Donald Trump has claimed over and over again that his campaign had no interactions with the Kremlin throughout the election season, despite statements from some inside the operation that claim otherwise. There were major concerns that Russian hackers were attempting to infiltrate U.S. elections systems in order to provide an advantage to Trump in key states. Then there were the leaks of DNC emails, which painted the Democrats in a negative light and boosted Trump’s appeal among swing voters. Certainly, this Russian interference is no small matter, as foreign involvement and intervention in a U.S. election would undermine the democratic processes upon which this nation was founded and has continued to thrive for centuries. As such, the U.S. intelligence community put out a report in October claiming that they had reason to believe “that senior levels of the Russian government had directed the hacking of Democratic political groups in the US and release of information from them with the intent of influencing the US election” (CNN). A recent report from The Washington Post found that the CIA concluded that Russia did not only aim to interfere, but they actually aimed to have Trump elected.
Now, months after the intelligence community released its report, and with a little more than five weeks before Trump takes office, a bipartisan team of senators has called for a formal investigation into the potential Russian interference in the recent election. Among those calling for this investigation is Senate Majority Leader Mitch McConnell, who has split with Trump in saying that he has "the highest confidence in the intelligence community, and especially the Central Intelligence Agency." John McCain is also among those leading the push for the investigation, saying this morning that "it's another form of warfare and the entire issue is going to be examined by the Armed Services Committee because it's a threat to our national security."

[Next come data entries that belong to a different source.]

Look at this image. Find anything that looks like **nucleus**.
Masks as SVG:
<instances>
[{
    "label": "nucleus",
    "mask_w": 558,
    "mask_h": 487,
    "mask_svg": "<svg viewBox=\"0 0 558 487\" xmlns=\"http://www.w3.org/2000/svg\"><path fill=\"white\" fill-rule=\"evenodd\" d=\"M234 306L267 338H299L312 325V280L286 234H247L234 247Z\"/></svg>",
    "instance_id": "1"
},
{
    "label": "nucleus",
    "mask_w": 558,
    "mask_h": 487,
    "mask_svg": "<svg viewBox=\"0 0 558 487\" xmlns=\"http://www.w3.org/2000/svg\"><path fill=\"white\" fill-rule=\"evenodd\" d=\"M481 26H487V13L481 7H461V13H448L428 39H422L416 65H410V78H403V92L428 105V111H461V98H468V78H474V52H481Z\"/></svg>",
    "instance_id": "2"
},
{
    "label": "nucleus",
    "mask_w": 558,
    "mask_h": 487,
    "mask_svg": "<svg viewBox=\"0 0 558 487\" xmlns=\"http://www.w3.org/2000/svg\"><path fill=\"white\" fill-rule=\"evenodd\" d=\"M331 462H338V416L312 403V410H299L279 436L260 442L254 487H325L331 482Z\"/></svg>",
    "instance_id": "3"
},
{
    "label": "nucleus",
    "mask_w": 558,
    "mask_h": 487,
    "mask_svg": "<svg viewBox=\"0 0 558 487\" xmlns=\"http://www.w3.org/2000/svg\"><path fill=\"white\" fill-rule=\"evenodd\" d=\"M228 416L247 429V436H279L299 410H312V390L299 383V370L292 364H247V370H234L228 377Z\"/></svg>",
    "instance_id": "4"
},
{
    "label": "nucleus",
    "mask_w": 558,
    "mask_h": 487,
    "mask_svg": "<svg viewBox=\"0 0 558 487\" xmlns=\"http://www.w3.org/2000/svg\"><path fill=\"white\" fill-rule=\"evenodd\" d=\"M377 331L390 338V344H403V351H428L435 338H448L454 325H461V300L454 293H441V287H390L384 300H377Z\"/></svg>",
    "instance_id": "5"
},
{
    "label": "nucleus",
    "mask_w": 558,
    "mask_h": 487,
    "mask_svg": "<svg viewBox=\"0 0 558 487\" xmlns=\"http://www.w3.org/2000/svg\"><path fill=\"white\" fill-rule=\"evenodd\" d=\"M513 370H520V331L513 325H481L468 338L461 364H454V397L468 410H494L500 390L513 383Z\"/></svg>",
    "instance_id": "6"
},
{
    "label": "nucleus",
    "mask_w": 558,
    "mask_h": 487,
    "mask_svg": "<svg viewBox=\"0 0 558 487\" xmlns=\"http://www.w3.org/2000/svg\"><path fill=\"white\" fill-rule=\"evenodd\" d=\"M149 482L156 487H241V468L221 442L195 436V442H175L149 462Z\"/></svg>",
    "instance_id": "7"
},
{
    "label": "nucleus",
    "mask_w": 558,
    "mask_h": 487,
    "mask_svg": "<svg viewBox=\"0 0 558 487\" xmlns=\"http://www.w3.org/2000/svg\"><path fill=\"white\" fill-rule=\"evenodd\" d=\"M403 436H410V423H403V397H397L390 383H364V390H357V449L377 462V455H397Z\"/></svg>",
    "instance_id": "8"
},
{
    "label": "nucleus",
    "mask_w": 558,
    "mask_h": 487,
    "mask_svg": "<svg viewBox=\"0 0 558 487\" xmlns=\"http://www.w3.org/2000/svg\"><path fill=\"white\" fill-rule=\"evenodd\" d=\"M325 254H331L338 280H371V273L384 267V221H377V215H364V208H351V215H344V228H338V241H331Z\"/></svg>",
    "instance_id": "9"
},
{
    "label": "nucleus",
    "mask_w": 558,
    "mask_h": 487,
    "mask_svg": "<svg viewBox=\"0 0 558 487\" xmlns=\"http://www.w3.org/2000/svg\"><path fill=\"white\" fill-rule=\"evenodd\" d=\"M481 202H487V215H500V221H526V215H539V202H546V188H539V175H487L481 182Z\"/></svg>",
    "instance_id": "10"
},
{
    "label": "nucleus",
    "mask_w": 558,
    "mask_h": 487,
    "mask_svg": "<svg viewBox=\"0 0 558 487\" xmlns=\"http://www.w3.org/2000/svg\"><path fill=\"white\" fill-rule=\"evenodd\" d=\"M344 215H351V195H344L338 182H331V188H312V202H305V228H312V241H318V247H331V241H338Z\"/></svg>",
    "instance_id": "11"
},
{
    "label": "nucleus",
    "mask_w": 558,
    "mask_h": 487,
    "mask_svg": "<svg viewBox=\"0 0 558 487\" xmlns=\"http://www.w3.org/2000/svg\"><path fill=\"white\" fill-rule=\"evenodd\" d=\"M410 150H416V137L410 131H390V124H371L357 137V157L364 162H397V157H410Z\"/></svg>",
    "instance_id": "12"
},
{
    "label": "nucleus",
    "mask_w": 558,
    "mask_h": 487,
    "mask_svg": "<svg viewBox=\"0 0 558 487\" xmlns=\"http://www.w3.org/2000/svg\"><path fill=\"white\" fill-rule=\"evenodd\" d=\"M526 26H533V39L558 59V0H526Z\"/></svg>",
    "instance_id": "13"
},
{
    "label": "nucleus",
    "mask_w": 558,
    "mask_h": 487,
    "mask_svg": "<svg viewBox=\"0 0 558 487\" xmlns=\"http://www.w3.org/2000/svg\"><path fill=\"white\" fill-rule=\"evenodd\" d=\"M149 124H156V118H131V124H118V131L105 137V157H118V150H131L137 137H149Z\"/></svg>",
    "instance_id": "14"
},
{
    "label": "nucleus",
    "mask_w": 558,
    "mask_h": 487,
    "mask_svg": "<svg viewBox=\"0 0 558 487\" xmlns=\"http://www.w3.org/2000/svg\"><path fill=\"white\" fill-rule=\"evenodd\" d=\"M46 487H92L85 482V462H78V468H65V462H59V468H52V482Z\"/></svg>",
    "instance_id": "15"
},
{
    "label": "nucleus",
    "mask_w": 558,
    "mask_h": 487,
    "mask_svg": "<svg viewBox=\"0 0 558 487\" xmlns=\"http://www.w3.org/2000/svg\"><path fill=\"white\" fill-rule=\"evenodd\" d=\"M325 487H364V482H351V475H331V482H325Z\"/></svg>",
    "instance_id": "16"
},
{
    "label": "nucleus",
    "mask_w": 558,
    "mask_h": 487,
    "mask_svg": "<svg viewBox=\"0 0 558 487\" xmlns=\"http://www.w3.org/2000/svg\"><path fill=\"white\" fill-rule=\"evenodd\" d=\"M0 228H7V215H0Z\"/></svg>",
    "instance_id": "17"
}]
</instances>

The movement has also picked up steam in the House, as Speaker Paul Ryan released a statement in favor of the investigation as a result of Russian aggression in recent years. “As I’ve said before, any foreign intervention in our elections is entirely unacceptable. And any intervention by Russia is especially problematic because, under President Putin, Russia has been an aggressor that consistently undermines American interests.”
In contrast, Mr. Trump has denounced the report and the intelligence community that raised the issue. "I think it's just another excuse. I don't believe it," he said in an interview yesterday. Trump’s transition team went so far as to condemn the intelligence officials who work around the clock to gather crucial information to maintain U.S. interests at home and abroad. "These are the same people that said Saddam Hussein had weapons of mass destruction," read one of the statements released by the team.
Trump then tweeted his own condemnation for the potential investigation, writing, "unless you catch "hackers" in the act, it is very hard to determine who was doing the hacking. Why wasn't this brought up before election?"
What is ironic about Trump’s resistance toward the CIA and other intelligence agencies is that he is personally not taking many steps to bring himself up to speed on key issues for U.S. international policy. Reports find that he is only taking one briefing per week and having Pence receive the daily briefings, which breaks U.S. precedent and has angered politicians across the board. Representative Adam Schiff tweeted that "if Trump was as smart as he keeps telling us, he would appreciate all he has to learn.”
What do you think of the investigation? What do you think about Trump’s response?